■ Task details
Which lines of the entries hold the string "burst"? Copy each one.

■ Dataset excerpts
○ ○ ○ ○

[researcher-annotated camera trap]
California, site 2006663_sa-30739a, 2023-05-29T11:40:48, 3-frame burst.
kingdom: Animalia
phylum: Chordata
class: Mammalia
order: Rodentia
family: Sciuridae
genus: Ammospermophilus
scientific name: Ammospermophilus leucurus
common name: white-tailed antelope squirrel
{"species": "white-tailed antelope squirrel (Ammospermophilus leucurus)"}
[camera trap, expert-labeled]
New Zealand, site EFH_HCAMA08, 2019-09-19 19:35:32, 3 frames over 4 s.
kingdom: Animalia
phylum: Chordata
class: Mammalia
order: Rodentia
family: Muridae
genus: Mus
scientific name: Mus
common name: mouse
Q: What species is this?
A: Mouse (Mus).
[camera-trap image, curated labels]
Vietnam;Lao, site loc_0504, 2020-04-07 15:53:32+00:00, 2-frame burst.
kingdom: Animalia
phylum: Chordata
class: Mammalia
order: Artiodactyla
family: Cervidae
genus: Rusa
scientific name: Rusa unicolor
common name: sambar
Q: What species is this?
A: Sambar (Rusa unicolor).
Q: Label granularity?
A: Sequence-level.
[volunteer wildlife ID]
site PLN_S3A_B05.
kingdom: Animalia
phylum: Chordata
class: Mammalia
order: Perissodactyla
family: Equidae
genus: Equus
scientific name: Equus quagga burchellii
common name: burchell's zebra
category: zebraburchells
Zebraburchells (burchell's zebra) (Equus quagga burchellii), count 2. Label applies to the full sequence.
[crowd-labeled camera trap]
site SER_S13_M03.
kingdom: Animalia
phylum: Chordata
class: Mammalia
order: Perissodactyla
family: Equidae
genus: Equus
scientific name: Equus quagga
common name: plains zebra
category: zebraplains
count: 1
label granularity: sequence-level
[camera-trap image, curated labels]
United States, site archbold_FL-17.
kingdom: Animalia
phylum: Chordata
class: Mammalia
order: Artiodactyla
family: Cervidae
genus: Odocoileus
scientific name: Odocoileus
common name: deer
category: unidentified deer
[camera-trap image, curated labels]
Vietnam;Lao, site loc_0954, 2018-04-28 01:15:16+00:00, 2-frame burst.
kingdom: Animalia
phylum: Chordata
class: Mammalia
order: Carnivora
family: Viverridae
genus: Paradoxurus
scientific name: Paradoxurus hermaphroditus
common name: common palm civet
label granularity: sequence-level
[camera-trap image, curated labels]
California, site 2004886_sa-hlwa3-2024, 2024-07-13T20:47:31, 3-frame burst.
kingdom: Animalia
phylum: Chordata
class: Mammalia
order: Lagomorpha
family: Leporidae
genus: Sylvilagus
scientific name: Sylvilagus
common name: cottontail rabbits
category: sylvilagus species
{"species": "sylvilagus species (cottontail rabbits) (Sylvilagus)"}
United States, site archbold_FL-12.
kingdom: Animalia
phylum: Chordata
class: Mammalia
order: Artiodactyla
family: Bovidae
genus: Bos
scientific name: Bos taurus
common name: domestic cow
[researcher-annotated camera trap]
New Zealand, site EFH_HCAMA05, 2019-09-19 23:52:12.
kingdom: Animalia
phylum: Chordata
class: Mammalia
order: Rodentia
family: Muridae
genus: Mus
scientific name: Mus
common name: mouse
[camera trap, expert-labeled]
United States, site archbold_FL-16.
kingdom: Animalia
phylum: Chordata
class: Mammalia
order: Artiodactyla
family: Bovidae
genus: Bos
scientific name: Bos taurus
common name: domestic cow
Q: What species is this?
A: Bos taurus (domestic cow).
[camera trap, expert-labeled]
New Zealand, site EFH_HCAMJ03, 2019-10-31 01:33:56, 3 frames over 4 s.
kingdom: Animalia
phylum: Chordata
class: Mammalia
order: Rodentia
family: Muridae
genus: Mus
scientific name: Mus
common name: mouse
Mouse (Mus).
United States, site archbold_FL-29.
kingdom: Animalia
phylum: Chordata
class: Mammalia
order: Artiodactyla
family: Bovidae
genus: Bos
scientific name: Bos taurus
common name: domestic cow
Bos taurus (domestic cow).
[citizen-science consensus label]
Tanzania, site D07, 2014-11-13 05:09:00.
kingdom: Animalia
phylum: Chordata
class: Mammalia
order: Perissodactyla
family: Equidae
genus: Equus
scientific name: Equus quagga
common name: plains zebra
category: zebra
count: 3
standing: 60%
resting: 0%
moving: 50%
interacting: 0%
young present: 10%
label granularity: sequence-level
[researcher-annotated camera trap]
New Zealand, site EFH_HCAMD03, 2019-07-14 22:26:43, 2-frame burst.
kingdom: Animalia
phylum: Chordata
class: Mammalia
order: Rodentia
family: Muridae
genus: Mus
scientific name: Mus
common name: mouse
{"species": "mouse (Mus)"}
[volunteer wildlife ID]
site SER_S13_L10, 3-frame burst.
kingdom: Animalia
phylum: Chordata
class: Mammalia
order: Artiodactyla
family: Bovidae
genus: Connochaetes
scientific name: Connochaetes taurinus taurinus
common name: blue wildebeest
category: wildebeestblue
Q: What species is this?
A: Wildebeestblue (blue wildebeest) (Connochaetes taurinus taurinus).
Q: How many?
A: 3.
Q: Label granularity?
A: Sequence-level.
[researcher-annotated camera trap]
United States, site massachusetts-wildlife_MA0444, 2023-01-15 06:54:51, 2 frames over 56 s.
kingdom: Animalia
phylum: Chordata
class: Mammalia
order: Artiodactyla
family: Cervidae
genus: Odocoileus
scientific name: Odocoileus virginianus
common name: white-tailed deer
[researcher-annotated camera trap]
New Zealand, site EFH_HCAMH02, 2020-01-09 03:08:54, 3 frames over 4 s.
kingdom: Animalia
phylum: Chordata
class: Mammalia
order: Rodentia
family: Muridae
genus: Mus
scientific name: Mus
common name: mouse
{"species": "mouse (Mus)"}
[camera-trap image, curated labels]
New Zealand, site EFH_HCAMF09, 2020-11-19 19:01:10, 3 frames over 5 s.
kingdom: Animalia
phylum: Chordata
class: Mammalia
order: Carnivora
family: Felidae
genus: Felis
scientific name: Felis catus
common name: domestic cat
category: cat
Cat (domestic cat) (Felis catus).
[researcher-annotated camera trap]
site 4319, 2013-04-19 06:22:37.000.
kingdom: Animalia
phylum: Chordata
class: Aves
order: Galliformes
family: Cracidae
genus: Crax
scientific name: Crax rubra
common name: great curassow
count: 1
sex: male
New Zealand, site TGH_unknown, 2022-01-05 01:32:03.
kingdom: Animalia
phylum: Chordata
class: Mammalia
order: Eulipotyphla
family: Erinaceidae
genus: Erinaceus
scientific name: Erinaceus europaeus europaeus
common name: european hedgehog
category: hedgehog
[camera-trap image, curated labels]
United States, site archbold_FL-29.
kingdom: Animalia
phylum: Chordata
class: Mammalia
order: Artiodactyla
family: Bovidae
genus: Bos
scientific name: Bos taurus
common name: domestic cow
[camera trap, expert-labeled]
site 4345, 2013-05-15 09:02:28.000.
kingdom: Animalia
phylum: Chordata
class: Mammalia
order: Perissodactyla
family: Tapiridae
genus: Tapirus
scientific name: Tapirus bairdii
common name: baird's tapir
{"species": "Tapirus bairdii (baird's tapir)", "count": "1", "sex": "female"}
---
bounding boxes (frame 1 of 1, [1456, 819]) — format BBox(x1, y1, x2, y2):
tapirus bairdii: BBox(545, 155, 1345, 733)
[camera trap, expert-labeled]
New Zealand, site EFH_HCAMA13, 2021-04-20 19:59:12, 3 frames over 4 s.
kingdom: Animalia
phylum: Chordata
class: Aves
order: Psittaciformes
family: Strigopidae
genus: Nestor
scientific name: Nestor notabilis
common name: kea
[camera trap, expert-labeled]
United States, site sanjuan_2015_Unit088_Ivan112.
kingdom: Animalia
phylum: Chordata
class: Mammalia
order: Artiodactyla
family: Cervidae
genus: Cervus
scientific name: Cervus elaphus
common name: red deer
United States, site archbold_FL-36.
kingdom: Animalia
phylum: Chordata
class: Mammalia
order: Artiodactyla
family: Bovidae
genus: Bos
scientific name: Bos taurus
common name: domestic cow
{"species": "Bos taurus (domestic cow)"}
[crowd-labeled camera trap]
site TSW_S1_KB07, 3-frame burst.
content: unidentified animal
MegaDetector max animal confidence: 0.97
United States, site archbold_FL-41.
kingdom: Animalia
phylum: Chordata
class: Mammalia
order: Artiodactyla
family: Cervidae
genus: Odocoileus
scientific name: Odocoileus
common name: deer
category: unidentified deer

○ ○ ○ ○

■ Answer box
California, site 2006663_sa-30739a, 2023-05-29T11:40:48, 3-frame burst.
Vietnam;Lao, site loc_0504, 2020-04-07 15:53:32+00:00, 2-frame burst.
Vietnam;Lao, site loc_0954, 2018-04-28 01:15:16+00:00, 2-frame burst.
California, site 2004886_sa-hlwa3-2024, 2024-07-13T20:47:31, 3-frame burst.
New Zealand, site EFH_HCAMD03, 2019-07-14 22:26:43, 2-frame burst.
site SER_S13_L10, 3-frame burst.
site TSW_S1_KB07, 3-frame burst.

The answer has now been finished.